Friday, September 5, 2014

The Truth About Social Security...

You've probably heard of someone calling Social Security a "Ponzi Scheme". But, what is a Ponzi Scheme? By definition, this flim flam occurs when a person or an organization takes in "investments" from it's victims. Early investors are paid funds from future investors. But, investors are supposed to be paid from profits. Unless the swindle is able to recruit an infinite number of new investors, eventually - the scheme will crash.

The Social Security system takes "investments" from taxpayers. Early "investors" were paid handsomely. The following researcher claims that some people who retired in 1960 collected 8 times more in benefits than they paid in. There's your early investor payoff: http://www.politifact.com/truth-o-meter/article/2013/feb/01/medicare-and-social-security-what-you-paid-what-yo/

Even today (and as long as the system stays "solvent"), just about everyone who draws from Social Security will be paid many times more than their contributions.

How is that possible?

It's not. Not for long, anyways.

And, does that make Social Security a Ponzi Scheme?
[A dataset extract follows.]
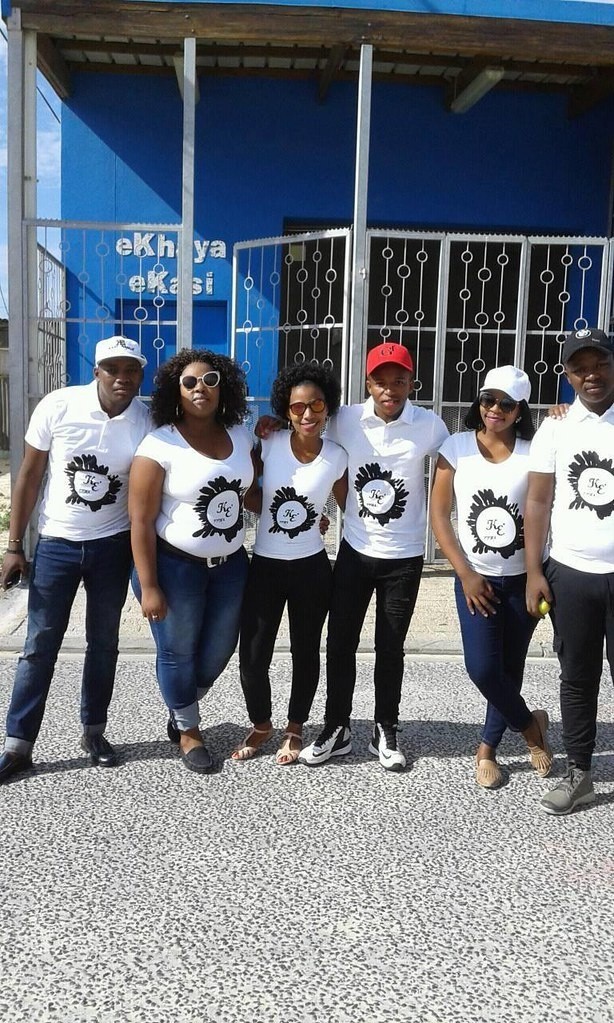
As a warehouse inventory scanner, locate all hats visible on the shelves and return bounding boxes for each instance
[480,365,532,403]
[366,342,414,378]
[95,335,147,369]
[561,328,613,363]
It's actually worse than a Ponzi Scheme. Worse because participation is mandatory. Worse because today's younger generation may very well find themselves on the hook to prop up a system that they did not create to benefit generations of retirees who either did create it, or did nothing about it, despite the fact that they should have known better. It gets worse...

Those that withdraw more money than they contributed feel as if they are entitled to every penny they have withdrawn. Their logic: "If I had invested that money, I would have made much more. The government owes me way more than I have withdrawn".

And this could not be further from the truth.

Funds paid in to Social Security are placed in one of two different trust funds. By law, these funds cannot be invested. Therefore, since no interest is earned, the value of those contributions are exactly equal to....their contributions. Any upward adjustment to the value of contributions comes at the expense of taxpayers, either as a direct expense, or by eroding the value of the dollar by way of inflation.

Many seniors point to the fact that the government can borrow from the social security trusts, and are therefore entitled to that interest. This is also incorrect. First, you cannot borrow money from yourself. In the true sense of the word, you can only borrow money when you don't have money. What this so called borrowing really is is just shifting. No interest is due. In my opinion, previous generations either did not hold THEIR government accountable for irresponsible spending, or they turned a blind eye to it because they felt that interest payments would benefit them. Either way, they allowed it to happen due to a dereliction of their duties as voters and for anyone to expect later generations to pay them interest is absurd.

If the system was equitable, the value of their contributions would be equal to the actual amount of contributions, less the amount of debt their irresponsibility costs future generations.